Visual spatial reasoning rows

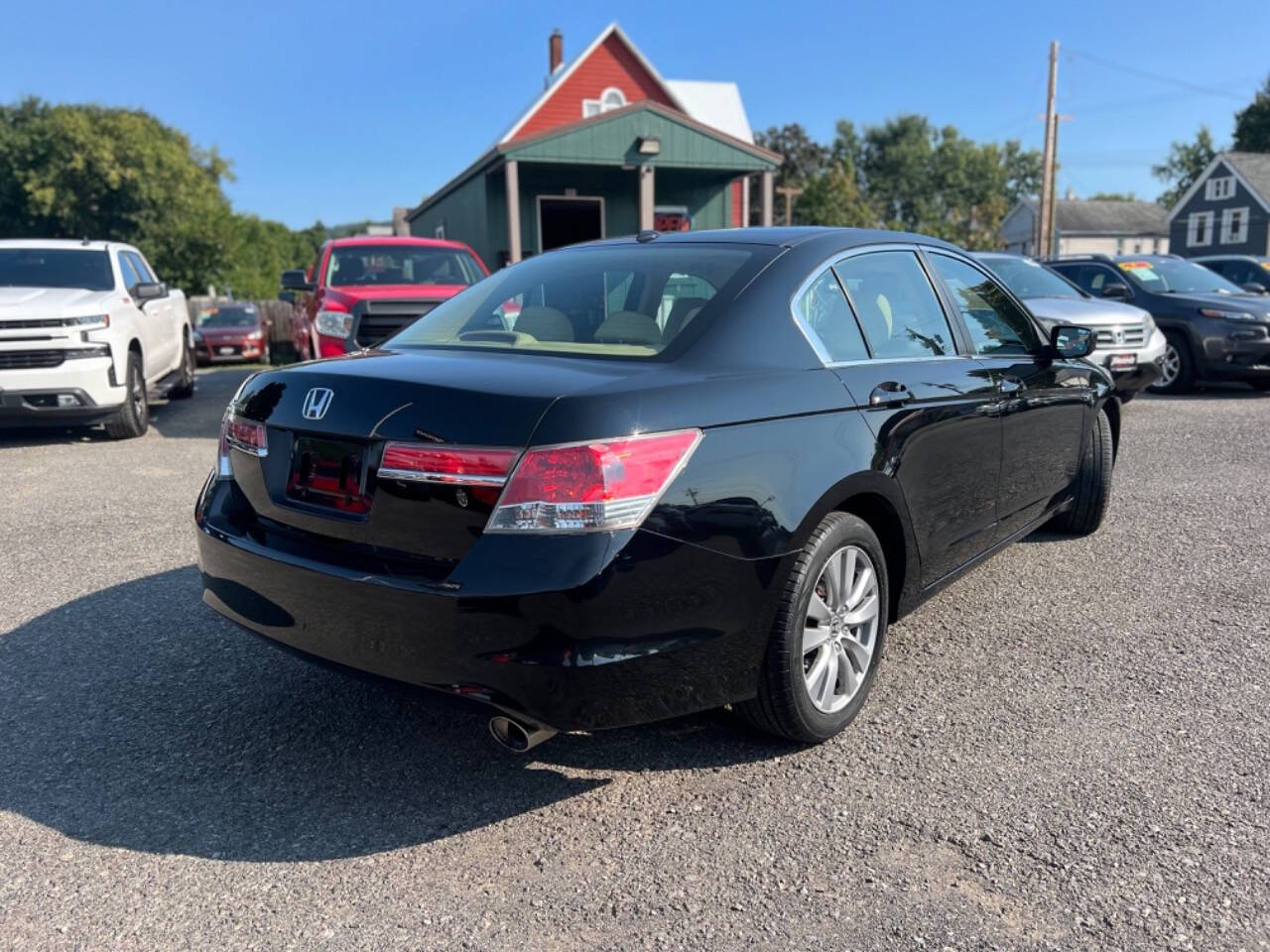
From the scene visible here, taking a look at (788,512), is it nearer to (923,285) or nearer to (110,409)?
(923,285)

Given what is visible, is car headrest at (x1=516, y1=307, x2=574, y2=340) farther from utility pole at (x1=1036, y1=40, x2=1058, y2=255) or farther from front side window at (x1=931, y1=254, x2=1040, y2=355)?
utility pole at (x1=1036, y1=40, x2=1058, y2=255)

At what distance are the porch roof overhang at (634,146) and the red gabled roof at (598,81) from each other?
28.4ft

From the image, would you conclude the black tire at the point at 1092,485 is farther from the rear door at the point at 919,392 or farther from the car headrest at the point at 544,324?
the car headrest at the point at 544,324

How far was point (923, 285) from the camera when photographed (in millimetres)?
3877

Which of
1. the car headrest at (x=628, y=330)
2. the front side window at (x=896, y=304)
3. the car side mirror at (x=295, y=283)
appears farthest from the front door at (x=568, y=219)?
the car headrest at (x=628, y=330)

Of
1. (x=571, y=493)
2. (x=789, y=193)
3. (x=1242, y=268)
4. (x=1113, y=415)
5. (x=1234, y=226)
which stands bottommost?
(x=1113, y=415)

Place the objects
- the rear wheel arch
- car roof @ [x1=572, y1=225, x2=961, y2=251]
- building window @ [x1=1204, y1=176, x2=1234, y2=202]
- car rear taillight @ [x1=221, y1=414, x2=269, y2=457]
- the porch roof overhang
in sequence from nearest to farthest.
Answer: car rear taillight @ [x1=221, y1=414, x2=269, y2=457] < car roof @ [x1=572, y1=225, x2=961, y2=251] < the rear wheel arch < the porch roof overhang < building window @ [x1=1204, y1=176, x2=1234, y2=202]

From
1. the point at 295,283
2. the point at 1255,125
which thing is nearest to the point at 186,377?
the point at 295,283

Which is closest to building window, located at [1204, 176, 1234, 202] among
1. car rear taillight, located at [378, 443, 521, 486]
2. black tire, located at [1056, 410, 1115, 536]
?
black tire, located at [1056, 410, 1115, 536]

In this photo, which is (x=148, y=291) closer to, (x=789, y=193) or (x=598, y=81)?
(x=598, y=81)

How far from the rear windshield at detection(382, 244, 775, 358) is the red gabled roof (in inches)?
971

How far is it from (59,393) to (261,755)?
6481mm

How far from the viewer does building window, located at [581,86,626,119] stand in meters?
27.5

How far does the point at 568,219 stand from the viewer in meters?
23.7
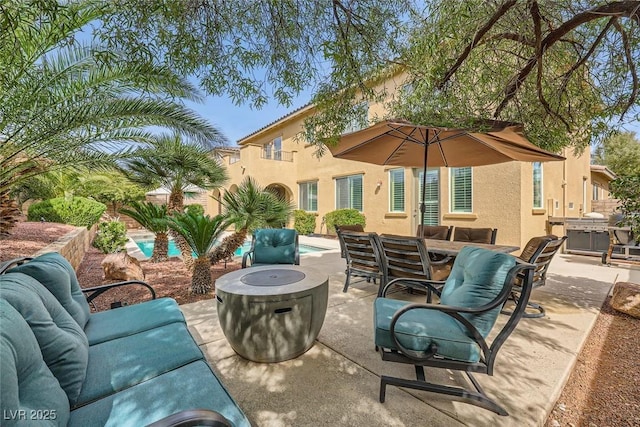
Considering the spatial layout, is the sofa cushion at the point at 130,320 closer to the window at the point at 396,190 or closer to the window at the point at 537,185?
the window at the point at 396,190

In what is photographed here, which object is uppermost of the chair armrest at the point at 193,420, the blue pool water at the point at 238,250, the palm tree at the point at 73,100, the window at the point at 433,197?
the palm tree at the point at 73,100

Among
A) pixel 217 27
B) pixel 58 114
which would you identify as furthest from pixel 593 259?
pixel 58 114

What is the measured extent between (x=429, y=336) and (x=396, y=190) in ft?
32.3

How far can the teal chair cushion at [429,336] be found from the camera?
2105mm

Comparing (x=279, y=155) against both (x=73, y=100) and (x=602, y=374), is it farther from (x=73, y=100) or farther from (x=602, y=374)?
(x=602, y=374)

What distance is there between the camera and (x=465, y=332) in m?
2.21

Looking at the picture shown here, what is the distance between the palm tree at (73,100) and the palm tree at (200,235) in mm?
1804

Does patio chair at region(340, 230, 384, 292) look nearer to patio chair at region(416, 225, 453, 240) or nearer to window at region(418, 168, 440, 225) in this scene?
patio chair at region(416, 225, 453, 240)

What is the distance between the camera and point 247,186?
6230 mm

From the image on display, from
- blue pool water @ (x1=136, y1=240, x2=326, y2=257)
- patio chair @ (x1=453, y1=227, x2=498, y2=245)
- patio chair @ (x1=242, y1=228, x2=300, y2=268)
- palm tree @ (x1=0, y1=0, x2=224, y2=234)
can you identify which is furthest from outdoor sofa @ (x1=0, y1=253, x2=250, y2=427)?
blue pool water @ (x1=136, y1=240, x2=326, y2=257)

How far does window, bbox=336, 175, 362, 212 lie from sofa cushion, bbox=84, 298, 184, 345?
10.9 metres

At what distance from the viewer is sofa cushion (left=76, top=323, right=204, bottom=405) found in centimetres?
165

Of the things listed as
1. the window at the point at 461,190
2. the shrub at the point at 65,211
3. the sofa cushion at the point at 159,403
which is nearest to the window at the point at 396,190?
the window at the point at 461,190

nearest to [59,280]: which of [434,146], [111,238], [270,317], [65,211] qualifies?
[270,317]
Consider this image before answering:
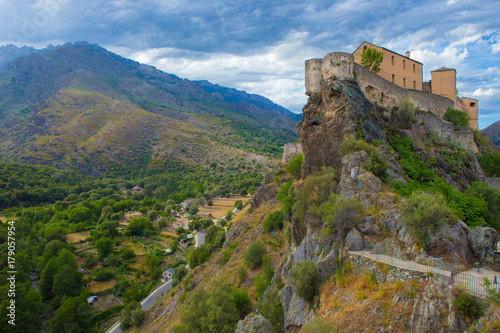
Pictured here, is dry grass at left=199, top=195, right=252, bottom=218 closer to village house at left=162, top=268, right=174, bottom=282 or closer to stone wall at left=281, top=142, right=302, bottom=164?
village house at left=162, top=268, right=174, bottom=282

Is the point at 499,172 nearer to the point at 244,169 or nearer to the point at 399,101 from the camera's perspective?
the point at 399,101

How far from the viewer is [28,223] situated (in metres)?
61.8

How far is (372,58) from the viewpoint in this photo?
98.0 ft

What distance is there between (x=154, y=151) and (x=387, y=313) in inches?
5145

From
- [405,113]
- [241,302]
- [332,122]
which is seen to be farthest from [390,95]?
[241,302]

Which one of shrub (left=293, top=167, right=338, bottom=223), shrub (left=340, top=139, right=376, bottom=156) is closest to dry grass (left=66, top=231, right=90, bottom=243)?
shrub (left=293, top=167, right=338, bottom=223)

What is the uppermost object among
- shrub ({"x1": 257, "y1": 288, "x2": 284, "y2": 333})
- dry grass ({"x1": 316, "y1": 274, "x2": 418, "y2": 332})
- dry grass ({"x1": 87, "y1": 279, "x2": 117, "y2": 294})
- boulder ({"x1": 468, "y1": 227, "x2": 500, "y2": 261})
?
boulder ({"x1": 468, "y1": 227, "x2": 500, "y2": 261})

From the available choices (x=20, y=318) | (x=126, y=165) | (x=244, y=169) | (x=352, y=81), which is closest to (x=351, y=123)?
(x=352, y=81)

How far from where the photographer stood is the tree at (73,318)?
32031 mm

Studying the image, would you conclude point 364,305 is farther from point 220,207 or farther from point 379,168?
point 220,207

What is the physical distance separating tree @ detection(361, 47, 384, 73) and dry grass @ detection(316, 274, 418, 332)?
24495 millimetres

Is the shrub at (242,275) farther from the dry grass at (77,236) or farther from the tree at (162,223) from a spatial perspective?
the dry grass at (77,236)

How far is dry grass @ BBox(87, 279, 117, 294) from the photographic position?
43.2 metres

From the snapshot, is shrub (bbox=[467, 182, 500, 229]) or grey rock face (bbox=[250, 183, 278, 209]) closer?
shrub (bbox=[467, 182, 500, 229])
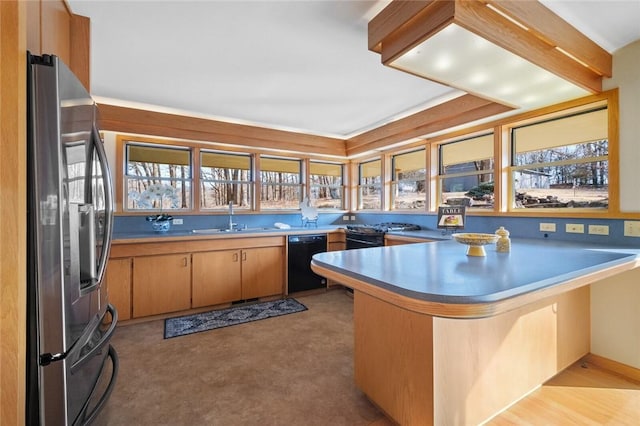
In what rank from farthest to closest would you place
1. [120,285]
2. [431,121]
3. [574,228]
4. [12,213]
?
[431,121] < [120,285] < [574,228] < [12,213]

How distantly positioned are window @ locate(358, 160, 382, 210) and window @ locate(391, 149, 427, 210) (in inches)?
12.2

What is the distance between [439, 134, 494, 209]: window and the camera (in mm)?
3102

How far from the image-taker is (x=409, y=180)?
13.6ft

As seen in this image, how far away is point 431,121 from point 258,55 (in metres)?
2.13

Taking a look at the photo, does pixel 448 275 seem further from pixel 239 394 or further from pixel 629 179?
pixel 629 179

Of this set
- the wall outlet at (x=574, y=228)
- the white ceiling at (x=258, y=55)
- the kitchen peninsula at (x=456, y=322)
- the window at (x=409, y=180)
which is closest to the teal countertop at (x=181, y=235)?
the window at (x=409, y=180)

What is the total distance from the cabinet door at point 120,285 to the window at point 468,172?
151 inches

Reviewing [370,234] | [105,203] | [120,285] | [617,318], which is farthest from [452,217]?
[120,285]

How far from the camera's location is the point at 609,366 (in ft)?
6.80

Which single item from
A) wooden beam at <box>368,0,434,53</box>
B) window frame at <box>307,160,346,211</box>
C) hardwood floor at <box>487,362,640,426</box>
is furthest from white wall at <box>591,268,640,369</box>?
window frame at <box>307,160,346,211</box>

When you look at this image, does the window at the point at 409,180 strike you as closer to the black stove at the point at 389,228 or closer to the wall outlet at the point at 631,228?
the black stove at the point at 389,228

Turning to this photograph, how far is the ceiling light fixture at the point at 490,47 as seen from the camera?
137 centimetres

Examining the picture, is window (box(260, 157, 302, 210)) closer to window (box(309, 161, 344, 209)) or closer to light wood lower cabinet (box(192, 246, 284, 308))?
window (box(309, 161, 344, 209))

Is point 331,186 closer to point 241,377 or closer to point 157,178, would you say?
point 157,178
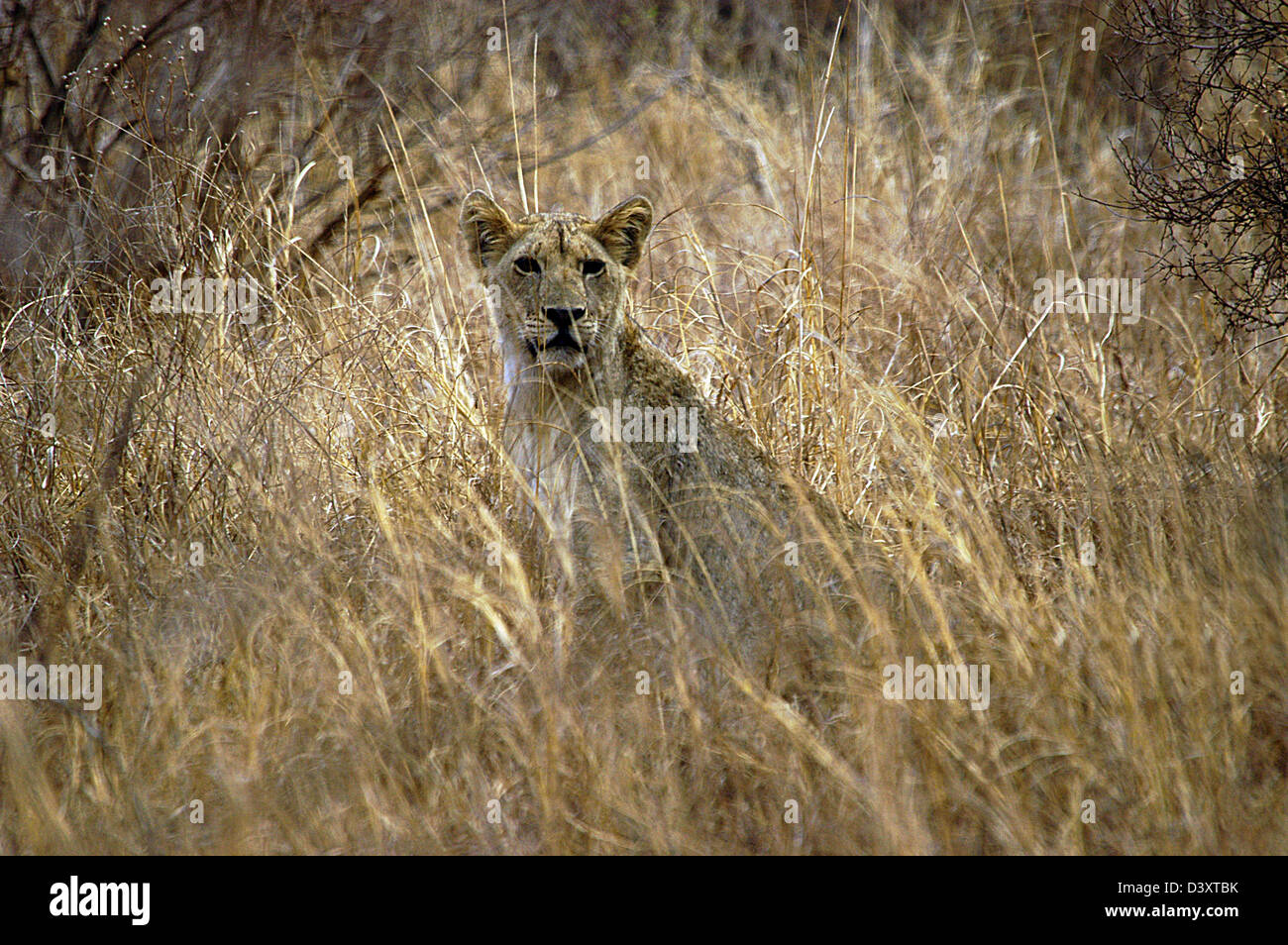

### Problem
From the rows above, extract every line that contains the word "perspective", matching case exactly.

### Result of the exercise
Is the point at 499,172 nearer to the point at 244,169 or nearer to the point at 399,101 from the camera's perspective?
Is the shrub at (242,275) farther from the dry grass at (77,236) or farther from the tree at (162,223) from a spatial perspective?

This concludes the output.